The most general single qubit gate is $$\mathrm{U3}$$ given by matrix

$$\mathrm{U3}= \begin{pmatrix} \cos(\theta/2) & -\mathrm{e}^{i\lambda}\sin(\theta/2) \\ \mathrm{e}^{i\phi}\sin(\theta/2) & \mathrm{e}^{i(\phi+\lambda)}\cos(\theta/2) \end{pmatrix}.$$

If the gate is applied on qubit in state $$|0\rangle$$ again the most general description of quantum state is obtained, i.e.

$$|\varphi_0\rangle = \cos(\theta/2)|0\rangle + \mathrm{e}^{i\phi}\sin(\theta/2)|1\rangle,$$

where angles $$\phi$$ and $$\theta$$ describe position of the state on Bloch sphere.

When the gate is applied on qubit in state $$|1\rangle$$, the result is

$$|\varphi_1\rangle = \mathrm{e}^{i\lambda}(-\sin(\theta/2)|0\rangle + \mathrm{e}^{i\phi}\cos(\theta/2)|1\rangle)$$

Obviously term $$\mathrm{e}^{i\lambda}$$ can be ignored because it is the global phase of a state.

I can imagine that global phase can be useful for constructing contolled global phase gate but it can be implemented as $$\mathrm{Ph}(\lambda) \otimes I$$, where

$$\mathrm{Ph}(\lambda) = \begin{pmatrix} 1 & 0 \\ 0 & \mathrm{e}^{i\lambda}. \end{pmatrix}$$

My question is: What a parameter $$\lambda$$ in $$\mathrm{U3}$$ is used for?

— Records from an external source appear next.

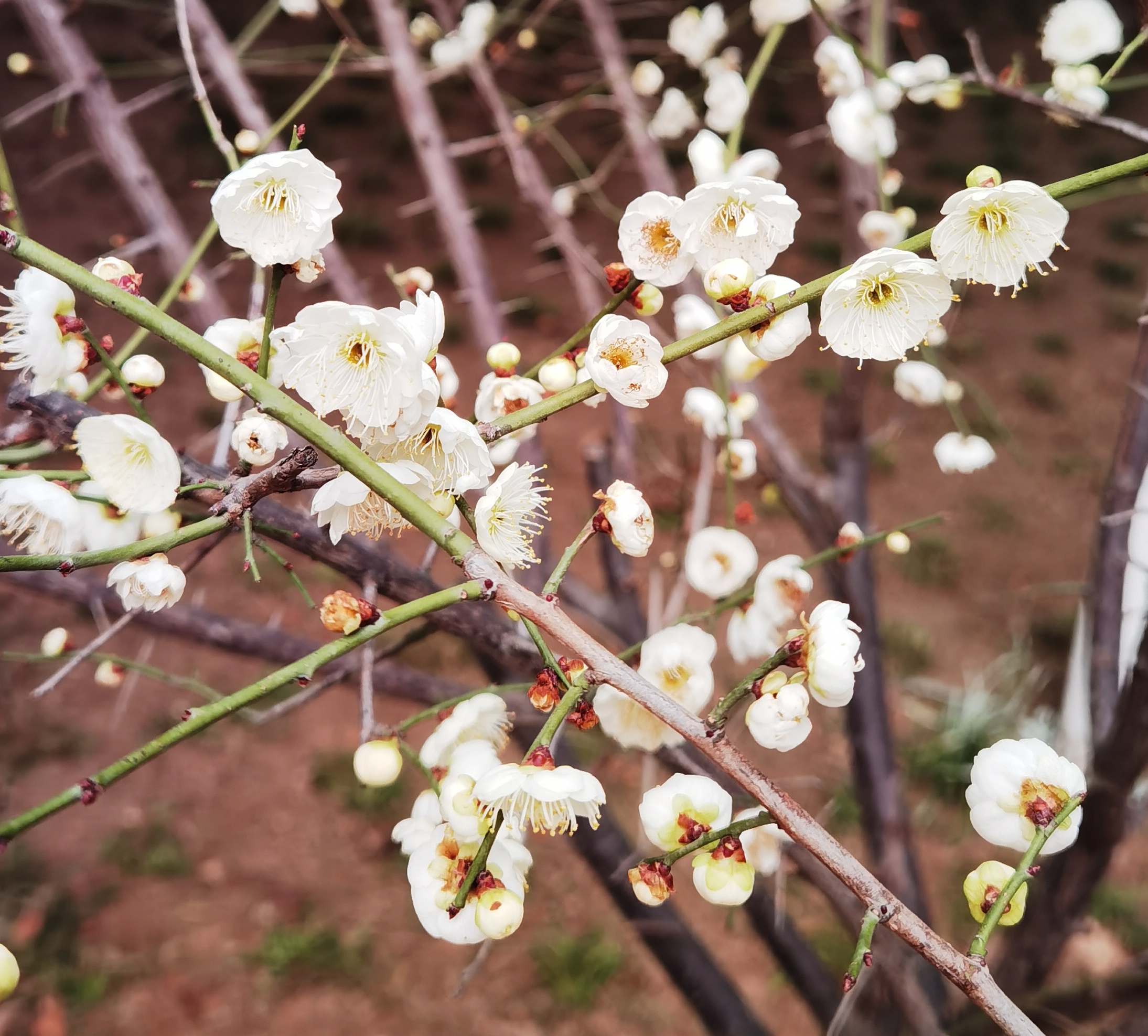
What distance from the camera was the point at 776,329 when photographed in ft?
1.79

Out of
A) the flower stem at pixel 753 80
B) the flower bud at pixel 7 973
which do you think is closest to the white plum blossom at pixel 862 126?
the flower stem at pixel 753 80

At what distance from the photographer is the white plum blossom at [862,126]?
3.58ft

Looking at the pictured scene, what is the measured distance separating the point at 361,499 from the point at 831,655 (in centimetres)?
27

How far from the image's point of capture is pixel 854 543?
28.7 inches

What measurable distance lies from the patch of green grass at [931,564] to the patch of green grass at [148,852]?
2401mm

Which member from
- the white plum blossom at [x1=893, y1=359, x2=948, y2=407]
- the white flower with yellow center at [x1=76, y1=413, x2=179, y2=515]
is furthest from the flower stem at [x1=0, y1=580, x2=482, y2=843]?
the white plum blossom at [x1=893, y1=359, x2=948, y2=407]

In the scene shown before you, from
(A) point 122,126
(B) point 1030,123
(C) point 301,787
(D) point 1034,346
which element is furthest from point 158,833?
(B) point 1030,123

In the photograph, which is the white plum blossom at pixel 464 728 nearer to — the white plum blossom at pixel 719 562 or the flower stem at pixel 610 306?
the flower stem at pixel 610 306

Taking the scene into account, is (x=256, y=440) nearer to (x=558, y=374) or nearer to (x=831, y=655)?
(x=558, y=374)

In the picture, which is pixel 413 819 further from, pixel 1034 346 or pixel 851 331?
pixel 1034 346

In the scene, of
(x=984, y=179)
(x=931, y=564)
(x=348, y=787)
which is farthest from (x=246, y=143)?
(x=931, y=564)

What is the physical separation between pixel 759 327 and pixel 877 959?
2.66 ft

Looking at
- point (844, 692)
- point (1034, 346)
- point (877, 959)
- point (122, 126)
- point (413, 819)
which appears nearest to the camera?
point (844, 692)

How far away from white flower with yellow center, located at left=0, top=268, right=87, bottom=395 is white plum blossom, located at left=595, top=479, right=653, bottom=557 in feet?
1.07
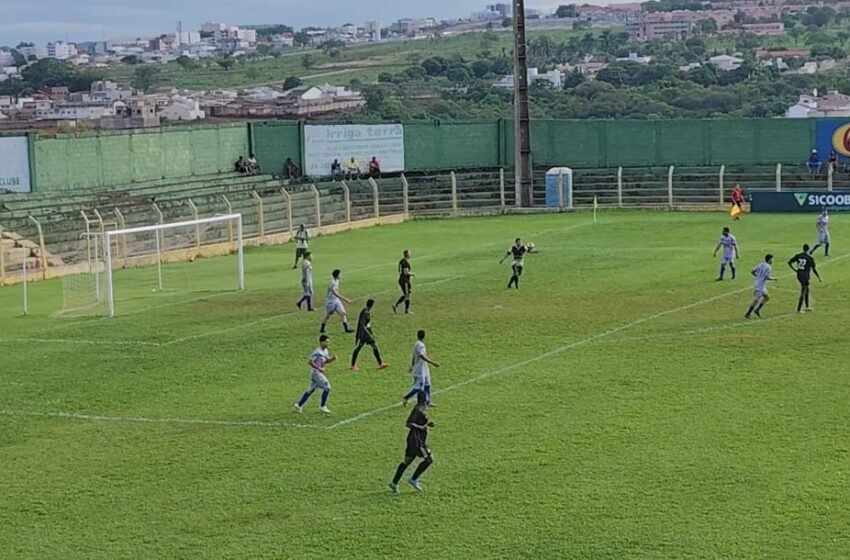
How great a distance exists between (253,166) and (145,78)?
117110 mm

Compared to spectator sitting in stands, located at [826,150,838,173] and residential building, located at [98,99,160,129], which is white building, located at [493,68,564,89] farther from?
spectator sitting in stands, located at [826,150,838,173]

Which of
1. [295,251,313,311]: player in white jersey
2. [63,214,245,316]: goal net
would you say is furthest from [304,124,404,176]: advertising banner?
[295,251,313,311]: player in white jersey

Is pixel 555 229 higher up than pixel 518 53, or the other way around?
pixel 518 53

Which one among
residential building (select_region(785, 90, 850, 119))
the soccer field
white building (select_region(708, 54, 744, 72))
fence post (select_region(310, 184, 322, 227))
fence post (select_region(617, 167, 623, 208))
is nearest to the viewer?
the soccer field

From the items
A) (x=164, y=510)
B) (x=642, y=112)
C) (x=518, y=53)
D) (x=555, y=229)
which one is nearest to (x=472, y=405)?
(x=164, y=510)

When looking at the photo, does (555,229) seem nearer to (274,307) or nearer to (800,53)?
(274,307)

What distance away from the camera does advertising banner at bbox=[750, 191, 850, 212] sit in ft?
200

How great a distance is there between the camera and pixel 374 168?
69.0 meters

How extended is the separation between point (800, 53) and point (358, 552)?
149 m

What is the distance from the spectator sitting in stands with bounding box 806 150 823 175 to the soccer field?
22932mm

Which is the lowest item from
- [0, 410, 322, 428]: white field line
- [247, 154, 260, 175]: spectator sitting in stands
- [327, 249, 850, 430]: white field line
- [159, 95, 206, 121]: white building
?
[0, 410, 322, 428]: white field line

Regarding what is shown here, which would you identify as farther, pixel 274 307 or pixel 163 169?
pixel 163 169

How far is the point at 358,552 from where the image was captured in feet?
→ 63.3

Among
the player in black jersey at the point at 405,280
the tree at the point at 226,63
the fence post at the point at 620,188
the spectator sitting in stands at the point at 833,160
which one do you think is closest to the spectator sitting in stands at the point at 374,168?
the fence post at the point at 620,188
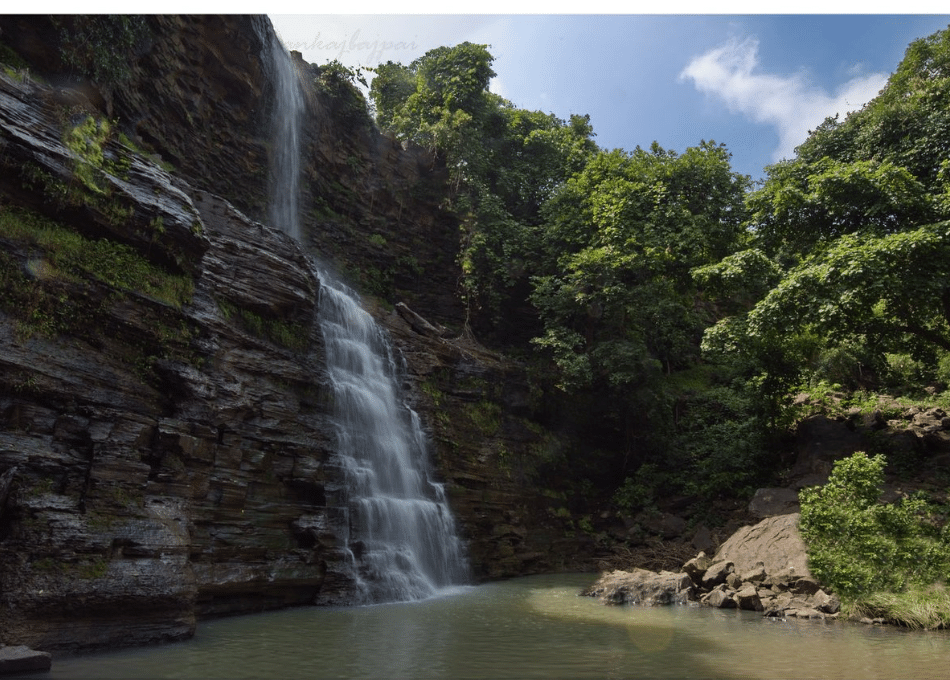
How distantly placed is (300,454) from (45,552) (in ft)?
18.1

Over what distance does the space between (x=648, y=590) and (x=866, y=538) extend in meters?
4.23

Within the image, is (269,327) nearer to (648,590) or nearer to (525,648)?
(525,648)

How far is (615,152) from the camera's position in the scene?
25.7m

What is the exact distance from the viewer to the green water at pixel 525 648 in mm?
7102

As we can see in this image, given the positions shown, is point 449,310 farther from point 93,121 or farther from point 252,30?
point 93,121

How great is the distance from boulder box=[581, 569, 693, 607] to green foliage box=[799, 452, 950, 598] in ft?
8.33

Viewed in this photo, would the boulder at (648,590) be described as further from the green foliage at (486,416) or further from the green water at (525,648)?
the green foliage at (486,416)

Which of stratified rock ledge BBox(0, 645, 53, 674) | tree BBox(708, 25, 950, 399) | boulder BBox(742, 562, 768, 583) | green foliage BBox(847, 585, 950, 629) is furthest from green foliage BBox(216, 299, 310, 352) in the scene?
green foliage BBox(847, 585, 950, 629)

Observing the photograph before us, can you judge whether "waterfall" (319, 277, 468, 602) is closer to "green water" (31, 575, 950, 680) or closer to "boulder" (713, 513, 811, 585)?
"green water" (31, 575, 950, 680)

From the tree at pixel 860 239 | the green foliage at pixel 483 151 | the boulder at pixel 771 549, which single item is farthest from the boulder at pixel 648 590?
the green foliage at pixel 483 151

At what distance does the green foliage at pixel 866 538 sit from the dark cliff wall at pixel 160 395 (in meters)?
8.88

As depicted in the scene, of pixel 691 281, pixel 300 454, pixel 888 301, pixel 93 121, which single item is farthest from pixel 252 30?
pixel 888 301

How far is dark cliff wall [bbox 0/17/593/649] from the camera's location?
339 inches

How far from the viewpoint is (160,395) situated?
429 inches
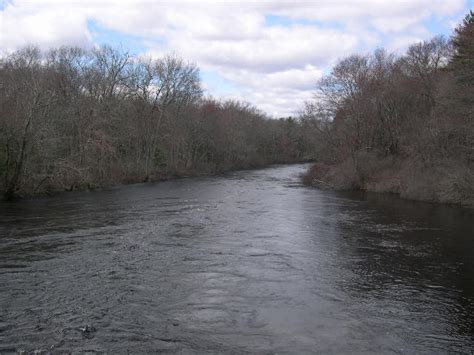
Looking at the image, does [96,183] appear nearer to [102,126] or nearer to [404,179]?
[102,126]

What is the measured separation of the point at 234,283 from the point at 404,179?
2991 cm

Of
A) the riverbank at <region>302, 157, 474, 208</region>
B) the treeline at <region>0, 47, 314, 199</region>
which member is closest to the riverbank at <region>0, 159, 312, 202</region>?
the treeline at <region>0, 47, 314, 199</region>

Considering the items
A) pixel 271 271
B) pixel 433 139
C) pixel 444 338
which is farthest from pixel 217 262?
pixel 433 139

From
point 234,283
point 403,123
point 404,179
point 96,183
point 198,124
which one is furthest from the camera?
point 198,124

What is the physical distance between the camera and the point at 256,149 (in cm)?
9806

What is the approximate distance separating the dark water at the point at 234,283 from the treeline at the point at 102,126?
31.1 feet

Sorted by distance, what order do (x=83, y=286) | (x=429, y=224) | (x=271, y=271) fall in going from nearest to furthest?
(x=83, y=286) → (x=271, y=271) → (x=429, y=224)

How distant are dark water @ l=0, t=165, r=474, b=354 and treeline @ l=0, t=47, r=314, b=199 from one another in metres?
9.48

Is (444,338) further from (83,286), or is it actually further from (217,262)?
(83,286)

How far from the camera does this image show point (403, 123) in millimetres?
48938

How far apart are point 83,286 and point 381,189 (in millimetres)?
34357

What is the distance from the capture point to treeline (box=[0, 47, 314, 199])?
113 feet

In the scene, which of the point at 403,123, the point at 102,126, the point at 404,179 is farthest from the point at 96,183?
the point at 403,123

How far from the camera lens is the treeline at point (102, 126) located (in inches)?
1358
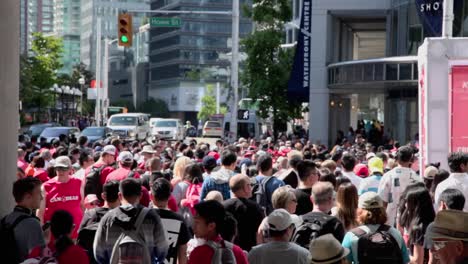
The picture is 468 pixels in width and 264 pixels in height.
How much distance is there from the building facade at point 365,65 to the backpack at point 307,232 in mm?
33246

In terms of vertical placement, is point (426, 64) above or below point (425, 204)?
above

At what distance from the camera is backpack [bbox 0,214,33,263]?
27.4 feet

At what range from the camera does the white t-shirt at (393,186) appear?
1232 centimetres

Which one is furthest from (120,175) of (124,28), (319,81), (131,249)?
(319,81)

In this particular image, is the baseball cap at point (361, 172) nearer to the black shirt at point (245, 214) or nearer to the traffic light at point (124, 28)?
the black shirt at point (245, 214)

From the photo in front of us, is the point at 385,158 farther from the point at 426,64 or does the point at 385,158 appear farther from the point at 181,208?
the point at 181,208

• where is this notation (the "U3" gate) from? – glS Jan 28 at 12:42
• @glS: It is based on IBM Q user manual from 2018. – Martin Vesely Jan 28 at 12:55

The parameter $$e^{i\lambda}$$ is only a global phase if it's acting on the basis state $$|1\rangle$$. Act on any superposition of states, and it's a relative phase, and absolutely critical.